Boosting the anti-migrant right

Photo: Marko Miletić / Mašina

Although the number of migrants in Serbia has only slightly increased since the beginning of the year, and the number of crimes perpetrated by migrants represents merely 0.06% of the total number of crimes committed, social networks are flooded with fake news, which raise panic over a fabricated issue.

While panic spreads, a protest against migrants settling was announced [held by the time of the publication of this translation] in Subotica, a city close to the Serbian-Hungarian border, and a few days ago the first “People’s Patrol” appeared in the streets of Belgrade, resolved to impose a curfew (?!) on migrants in response to alleged “frequent morbid attacks on Serbian women and girls”:

You are from now on prohibited to move outside the migrant centres from 10pm to 6am, and to circulate in groups of more than three people during the day. Your attacks on our citizens will not go unpunished.

Footage published by the “No Surrender of Kosovo and Metohija” people’s initiative shows their members telling confused migrants that they will no longer tolerate their problematic behaviour, because the members allegedly had many problems with the migrants in the previous days. The problems in question, of course, did not occur, as there were no recorded attacks on women by migrants during the last few days.

A few days prior to the incident a protest entitled “The big protest against settling of migrants in Subotica and Serbia” was announced to take place on Saturday, February 29th. The protest was organized by the “United Citizens of Subotica” Facebook group, which called on citizens of Subotica via a video that was later removed for hate speech. This Facebook group of over 4,500 members posts information on migrants’ movement and places of stay, fake news of a migrant invasion, alleged burglaries, thefts and attacks on women, which get quoted by numerous controversial media portals.

As if the people’s initiatives weren’t enough, a YouTube debut of Boško Obradović dedicated to the migrant crisis, appeared at the same time. The leader of the Serbian far-right party Dveri illustrates the Eurabia conspiracy theory about the islamisation of Europe by mixing black fluid (representing migrants) and water (representing white Serbia and Europe). Although at no point does he explicitly state that the colours of the liquids indicate skin colour, we are implicitly informed that the video is alluding to dangers of the changes of the population structure in Serbia and white Europe which will be brought about by the announced arrival of a large numbers of migrants. At the end of the day, Obradović is merely pouring fuel on the already smouldering fire of xenophobia (or initiating it?).

Data provided:
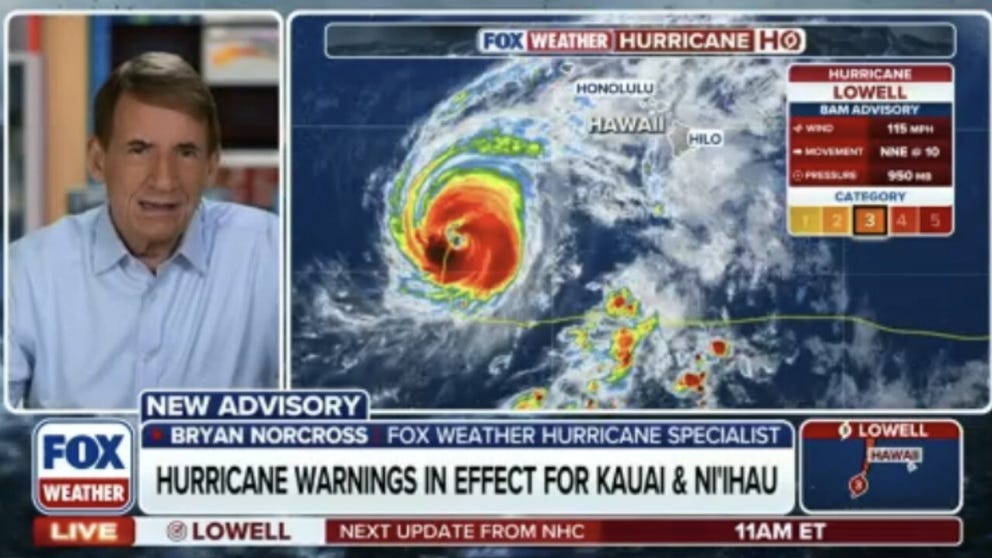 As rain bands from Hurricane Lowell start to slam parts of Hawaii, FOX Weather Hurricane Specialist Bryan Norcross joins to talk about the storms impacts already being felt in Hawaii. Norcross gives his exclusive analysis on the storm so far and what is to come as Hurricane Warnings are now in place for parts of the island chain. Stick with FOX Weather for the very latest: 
--
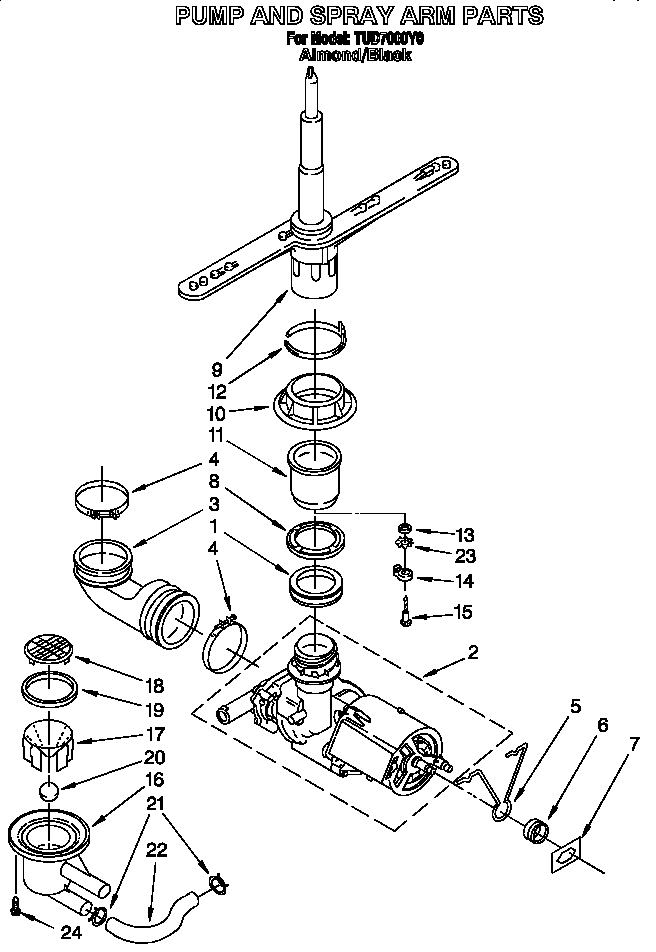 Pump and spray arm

What you are asked to do:
From the piece on anti-migrant activism in Serbia, print the passage from "As if the people’s" up to and including "(or initiating it?).". You can set the records aside; they play no part here.

Your solution:
As if the people’s initiatives weren’t enough, a YouTube debut of Boško Obradović dedicated to the migrant crisis, appeared at the same time. The leader of the Serbian far-right party Dveri illustrates the Eurabia conspiracy theory about the islamisation of Europe by mixing black fluid (representing migrants) and water (representing white Serbia and Europe). Although at no point does he explicitly state that the colours of the liquids indicate skin colour, we are implicitly informed that the video is alluding to dangers of the changes of the population structure in Serbia and white Europe which will be brought about by the announced arrival of a large numbers of migrants. At the end of the day, Obradović is merely pouring fuel on the already smouldering fire of xenophobia (or initiating it?).